Depends on just who manages that hop though. If it is a problem occurring prior to Ormuco (even at the exchange point into Ormuco) than it could be a problem with the top tier ISP's like TATA, LEvel3, Cogent, TiNet/SPA, or Verizon Business (ALTER.NET). If so, then TWC is in part responsible for the issue, and there would in fact be something TWC can do about it--as they are the ones who set up the agreement to use that specific third party ISP for transit to Ormuco. If they can't get that third party to remedy it somehow, they can change you to use one of their other routing partners.
Put in the proper perspective, then yes... TWC may have some ownership in the problem.
There is a fairly simple test you can run yourself to try to demonstrate it, and in fact was how I convinced one on-site technician they needed to escalate the problem for me. Test different VPN endpoints. Many out there offer trial or permanent free use that can provide enough usage to run some short tests. Some cap so many hours a day/week, or so much data per month on a renewing basis (like tunnelbear has a free plan that gives 500MB/month, while ones like Cyberghost or HotspotShield limit you to a few hours a day and/or so many hours a week).
If you can get the game to run more stable with a VPN, then it is clearly an issue with the path you are getting assigned to get to Ormuco.

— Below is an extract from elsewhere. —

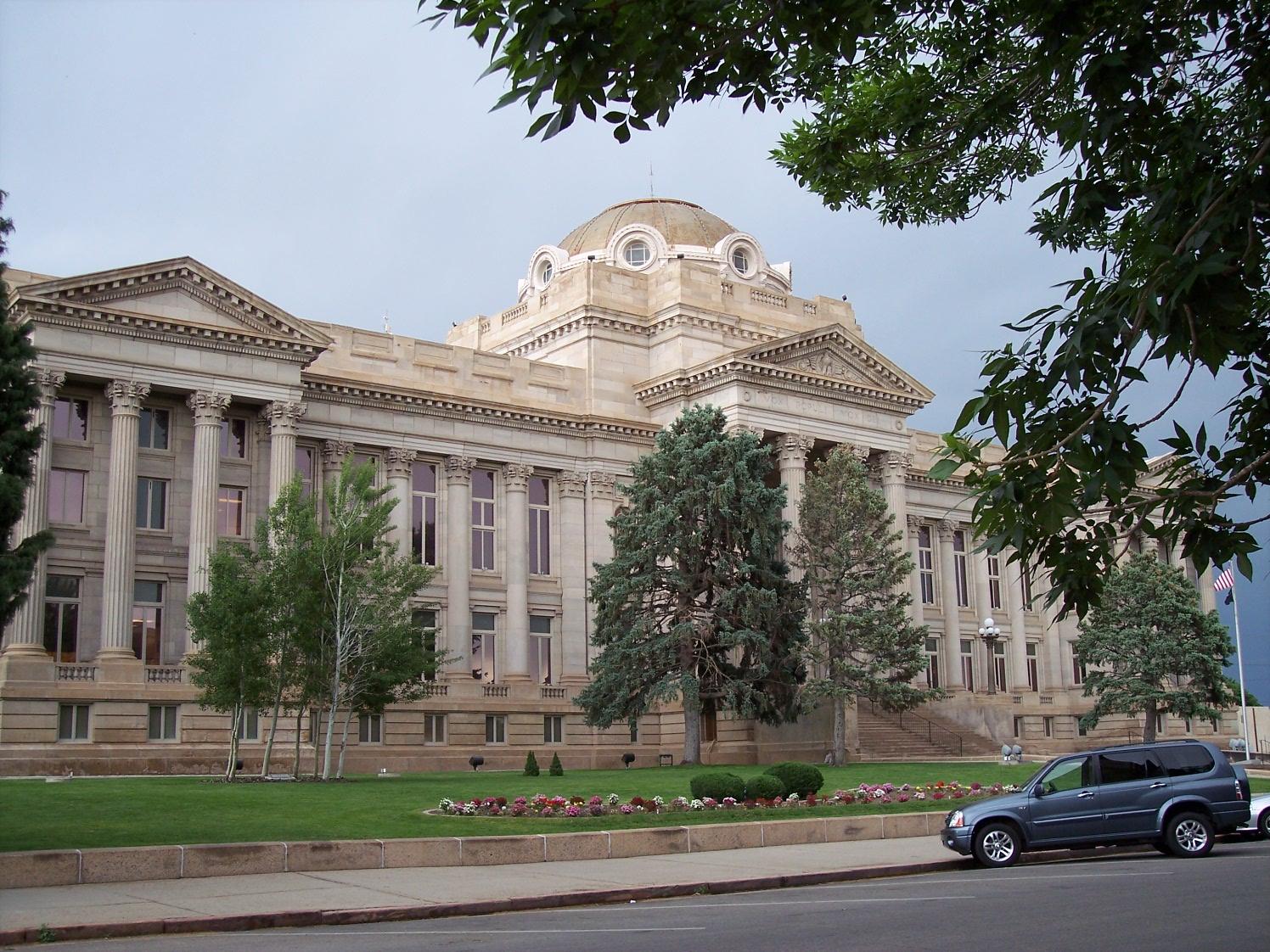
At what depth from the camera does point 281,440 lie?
46906 mm

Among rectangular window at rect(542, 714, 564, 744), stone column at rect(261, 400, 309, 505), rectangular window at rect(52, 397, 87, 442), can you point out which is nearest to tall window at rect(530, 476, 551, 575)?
rectangular window at rect(542, 714, 564, 744)

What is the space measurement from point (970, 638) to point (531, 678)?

That is something determined by the policies of your ISP and/or who you are using for transit to get across the internet to a remote network (in this case, Ormuco). Your ISP sets the parameters for who provides that transit as well as how you get to their exchange point--a VPN allows you to bypass or at least dramatically alter those decisions.
So if using a VPN fixes things then there is a problem with the route your ISP has assigned to you and they need to either arrange to fix that route or switch you to an alternate path to avoid the troubled segments. Either solution is within their power.